Our view is that the long-term outlook for the so-called tech giants remains positive. It’s worth noting that while the likes of Facebook, Google, Apple, Amazon and Netflix tend to be lumped together as ‘Big Tech’, these are companies which operate in very different markets. Netflix is a media company, while Amazon continues to transform retail. Apple sells phones. Google and Facebook make money from advertising. What unites them is growth – and market dominance.
This dominance, combined with the individual strength of each company, gives me great confidence for the long-term future of each of these names. These are companies whose business models and brands are strong enough to ride out short term wobbles. And although each giant occupies a unique position in the market, most have successfully diversified in recent years. Amazon is not just a retailer anymore. Apple is not all about phones. Google is not just a search engine. These are platform businesses which, individually, are growing very strongly. In a global market dominated by fears of trade wars, investors are right to see these stocks as a safe-haven.

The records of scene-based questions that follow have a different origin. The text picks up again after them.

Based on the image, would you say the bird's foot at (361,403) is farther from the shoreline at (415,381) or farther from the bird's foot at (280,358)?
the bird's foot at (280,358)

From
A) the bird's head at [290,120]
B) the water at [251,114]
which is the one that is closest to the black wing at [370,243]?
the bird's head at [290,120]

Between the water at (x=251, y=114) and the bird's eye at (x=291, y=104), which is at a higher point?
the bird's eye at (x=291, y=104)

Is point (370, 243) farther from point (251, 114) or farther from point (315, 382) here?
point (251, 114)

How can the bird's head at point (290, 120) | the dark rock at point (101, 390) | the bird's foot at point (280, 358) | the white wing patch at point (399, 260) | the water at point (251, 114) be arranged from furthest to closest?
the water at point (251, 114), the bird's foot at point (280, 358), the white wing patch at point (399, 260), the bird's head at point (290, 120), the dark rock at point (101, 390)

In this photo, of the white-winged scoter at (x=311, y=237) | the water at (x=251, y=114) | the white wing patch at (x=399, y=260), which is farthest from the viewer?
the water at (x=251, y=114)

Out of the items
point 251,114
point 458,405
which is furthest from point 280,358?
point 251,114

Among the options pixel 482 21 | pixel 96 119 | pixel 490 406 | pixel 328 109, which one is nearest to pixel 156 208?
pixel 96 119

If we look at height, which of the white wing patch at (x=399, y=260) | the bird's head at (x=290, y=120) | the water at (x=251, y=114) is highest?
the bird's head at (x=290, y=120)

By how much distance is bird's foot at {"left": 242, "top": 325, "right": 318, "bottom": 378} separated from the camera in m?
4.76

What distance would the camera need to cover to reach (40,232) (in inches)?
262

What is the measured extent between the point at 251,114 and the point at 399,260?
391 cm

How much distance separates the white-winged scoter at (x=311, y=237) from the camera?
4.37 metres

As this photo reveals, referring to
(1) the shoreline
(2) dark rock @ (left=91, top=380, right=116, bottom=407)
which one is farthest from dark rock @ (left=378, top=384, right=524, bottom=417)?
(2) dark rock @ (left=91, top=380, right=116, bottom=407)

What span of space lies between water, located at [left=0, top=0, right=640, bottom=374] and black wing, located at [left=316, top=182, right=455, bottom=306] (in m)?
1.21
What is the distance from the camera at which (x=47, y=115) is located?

Take Facebook. The Cambridge Analytica scandal led to fears of regulation and, ultimately, to a drop in the share price. However, Facebook itself, with its politically contentious newsfeed, is just one part of the company’s ever-growing portfolio of interests. We see huge growth potential in Instagram, Whatsapp, AI and Virtual Reality. By investing heavily in the latter, we are confident Facebook will find new markets to dominate in years to come.

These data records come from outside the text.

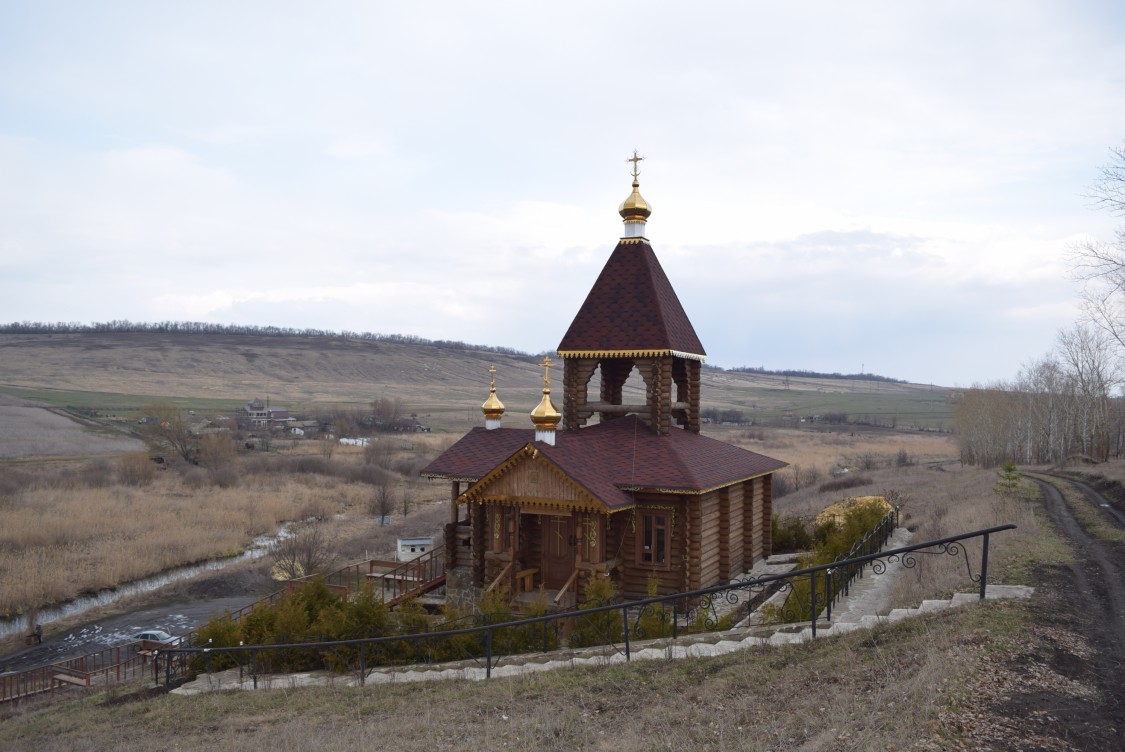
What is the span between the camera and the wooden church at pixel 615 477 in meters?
14.2

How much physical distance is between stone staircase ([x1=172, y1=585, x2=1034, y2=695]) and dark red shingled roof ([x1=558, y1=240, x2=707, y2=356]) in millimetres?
7367

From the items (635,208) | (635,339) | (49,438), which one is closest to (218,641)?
(635,339)

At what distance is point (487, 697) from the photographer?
9.03m

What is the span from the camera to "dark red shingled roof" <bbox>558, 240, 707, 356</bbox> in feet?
54.6

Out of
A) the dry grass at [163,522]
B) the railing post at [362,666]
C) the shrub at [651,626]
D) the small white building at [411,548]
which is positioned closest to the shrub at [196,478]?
the dry grass at [163,522]

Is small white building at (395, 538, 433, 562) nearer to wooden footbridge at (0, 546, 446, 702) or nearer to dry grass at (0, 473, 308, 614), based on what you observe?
wooden footbridge at (0, 546, 446, 702)

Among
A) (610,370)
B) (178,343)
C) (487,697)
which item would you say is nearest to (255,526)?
(610,370)

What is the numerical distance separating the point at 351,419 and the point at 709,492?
69.6m

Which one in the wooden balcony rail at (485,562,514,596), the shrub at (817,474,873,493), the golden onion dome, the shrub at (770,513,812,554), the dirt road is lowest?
the shrub at (817,474,873,493)

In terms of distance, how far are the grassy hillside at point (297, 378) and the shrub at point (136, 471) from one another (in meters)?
37.4

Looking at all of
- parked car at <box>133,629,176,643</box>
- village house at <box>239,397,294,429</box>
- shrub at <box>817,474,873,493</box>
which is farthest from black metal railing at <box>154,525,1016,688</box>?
village house at <box>239,397,294,429</box>

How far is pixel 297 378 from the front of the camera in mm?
129000

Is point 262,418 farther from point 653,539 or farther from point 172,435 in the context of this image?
point 653,539

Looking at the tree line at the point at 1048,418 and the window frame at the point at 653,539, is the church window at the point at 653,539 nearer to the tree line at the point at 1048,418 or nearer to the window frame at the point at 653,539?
the window frame at the point at 653,539
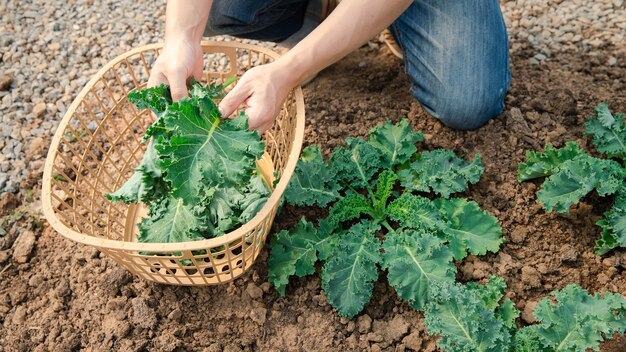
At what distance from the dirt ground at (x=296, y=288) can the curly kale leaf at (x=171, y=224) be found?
1.17 ft

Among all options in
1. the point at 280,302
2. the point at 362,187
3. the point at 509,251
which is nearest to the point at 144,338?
the point at 280,302

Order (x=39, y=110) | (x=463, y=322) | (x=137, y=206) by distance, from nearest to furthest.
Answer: (x=463, y=322) → (x=137, y=206) → (x=39, y=110)

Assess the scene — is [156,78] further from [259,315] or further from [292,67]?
[259,315]

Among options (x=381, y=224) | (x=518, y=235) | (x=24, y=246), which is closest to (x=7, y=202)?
(x=24, y=246)

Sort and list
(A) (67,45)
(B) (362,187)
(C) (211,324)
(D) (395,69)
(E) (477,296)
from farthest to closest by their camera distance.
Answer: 1. (A) (67,45)
2. (D) (395,69)
3. (B) (362,187)
4. (C) (211,324)
5. (E) (477,296)

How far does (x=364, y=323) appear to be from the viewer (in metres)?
2.29

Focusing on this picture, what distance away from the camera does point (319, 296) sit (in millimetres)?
2357

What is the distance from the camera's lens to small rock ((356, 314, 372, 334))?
228 cm

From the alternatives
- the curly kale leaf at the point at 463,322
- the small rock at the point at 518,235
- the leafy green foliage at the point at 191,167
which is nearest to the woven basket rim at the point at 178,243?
the leafy green foliage at the point at 191,167

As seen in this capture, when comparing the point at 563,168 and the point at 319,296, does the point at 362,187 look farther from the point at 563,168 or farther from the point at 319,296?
the point at 563,168

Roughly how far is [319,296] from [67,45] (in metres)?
2.32

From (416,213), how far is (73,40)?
2.45 metres

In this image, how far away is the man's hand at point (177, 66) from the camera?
6.94 ft

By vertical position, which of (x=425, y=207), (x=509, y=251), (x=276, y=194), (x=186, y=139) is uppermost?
(x=186, y=139)
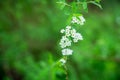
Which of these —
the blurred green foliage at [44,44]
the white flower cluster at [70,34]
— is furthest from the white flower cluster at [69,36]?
the blurred green foliage at [44,44]

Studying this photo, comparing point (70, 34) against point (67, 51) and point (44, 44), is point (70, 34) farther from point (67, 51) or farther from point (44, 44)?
point (44, 44)

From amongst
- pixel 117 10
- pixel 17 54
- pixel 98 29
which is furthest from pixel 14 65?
pixel 117 10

The future also looks bright for Apple, whose historic trillion-dollar market cap made headlines this month. A trillion may just be a number, but it does reflect the tremendous power of the Apple business model. For over a decade the main driver of Apple’s success has been the popularity of the iPhone. But increasingly the market is sensing that there’s more to Apple. With services like Apple Pay and newer products like the Apple Watch, as well as their ordinary hardware offering of Macs and iPads, the company has created an ecosystem which consumers can live inside. That, together with the massive – and increasingly profitable – store base, is why I expect the company to continue to grow at an extremely high level.
Amazon is also well positioned to build on its success. In recent years the company has been excellent at homing in on markets where it knows it can win – markets where it can leverage its trusted brand to grow huge new revenue streams. This is the same for Apple, Amazon and Google. These are unusually powerful brands that the customer has empathy with, and whom consumers are willing to trust as they move into new markets.
The popularity of these stocks has led some to worry about a new tech bubble, but there are fundamental differences between now and twenty years ago. In the late nineties, tech firms tended to be single product companies - e.g. makers of semiconductors, PCs - or they were brand new internet companies that were coming to the market for the first time. They actually had very little in terms of earnings power, and they were afforded very expensive valuations by investors. None of these companies have what today’s tech companies offer, i.e. strong balance sheets, growing and safe dividends and lots and lots of cashflow which gives investors protection, and gives the companies the option to reinvest in their business.
So although today’s tech giants may be over-owned, their fundamentals are much improved. As investors, this means we should be looking to take advantage of any serious market correction. There’s so much innovation and disruption in the market, and with that comes opportunities, but it also means sentiment can be very aggressive in the sector. But the bottom line is, these so called tech giants are going to grow tremendously well for the next several years. So if you can find an actively managed fund to invest in as a first port of call, to help diversify your risk, then you could be on to a winner.
Alex Neilson is investment manager at Investec Click & Invest.